自分たちのためだけに技術班に作ってもらったものも多いから、設計図の用意だけはあるんだよね。
貴族として生まれてるから、コツコツ売っていかなくても、人脈を使えば一気に広めることはできるし、高位貴族相手なら高くても売れる。
まずは財力ってことなのね。
「卒業パーティーを見据えると期限は約二年半だな。逃げ場を作るために外国にも広める」
「大変そう。

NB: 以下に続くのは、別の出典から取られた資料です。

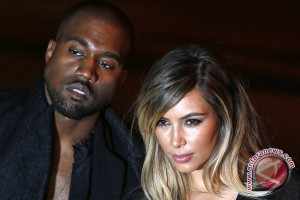 Momen lamaran Kanye West kepada Kim Kardashian tertangkap kamera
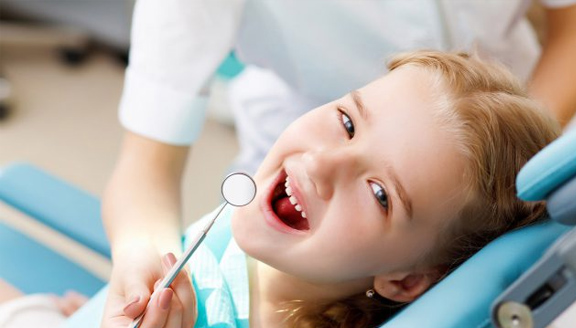 Put A Back-To-School Dentist Visit On Your To-Do Checklist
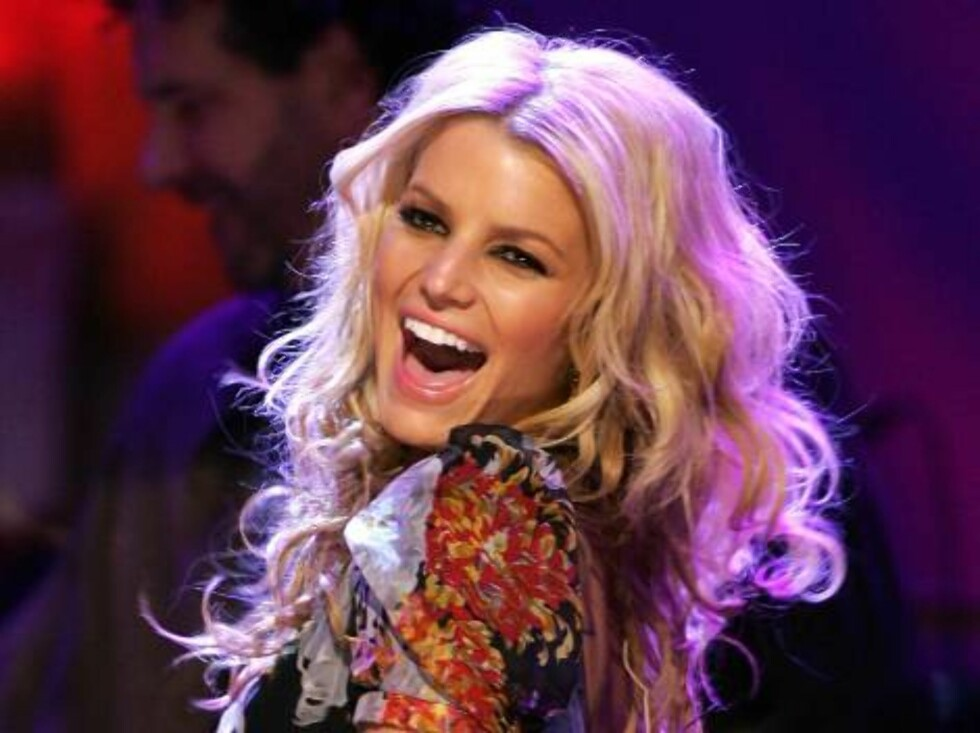 NEW YORK - MAY 03:  Singer Jessica Simpson performs onstage at the MTV Networks Upfront at the Paramount Theater May 3, 2005 In New York City.  (Photo by Scott Gries/Getty Images) / ALL OVER PRESS52752346SG088_MTV_Networks_ *** Local Caption *** Jessica S Foto: All Over Press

でも、やるしかないのか」
***
時間もあまりないため、私たちはすぐに行動を起こすことにした。
小さな商会をまるごと買い取り、各分野に精通している引退した商人を呼んで即戦力になってもらう。
庶民にはすぐに安価で大量生産ができる食品を売っていく。
貴族よりも手の届く食品なら受け入れは早いからだ。
貴族相手には、化粧品とかちょっと変わったものを少々吹っ掛けて売っている。
目が回る忙しい一年が過ぎる頃、攻略対象の王子とヒロインが恋仲だという噂が立ち始めると、婚約の話から逃げ続けた私に王子との婚約という話が出てきた。
王子は満更でもなさそうだけど、私は何の恐れも不安もない悠々自適な快適ライフを送りたいのよ‼︎
いっそ、商会で作った人脈を利用して国外に逃げようかしら。
でも、ゲームと同じようにヒロインが王子と困難を乗り越えて結ばれるのかはわからないし、私がゲームの悪役令嬢と同じ未来を辿るのかもわからない。
それはまだ、近くて遠い未来の話だ――。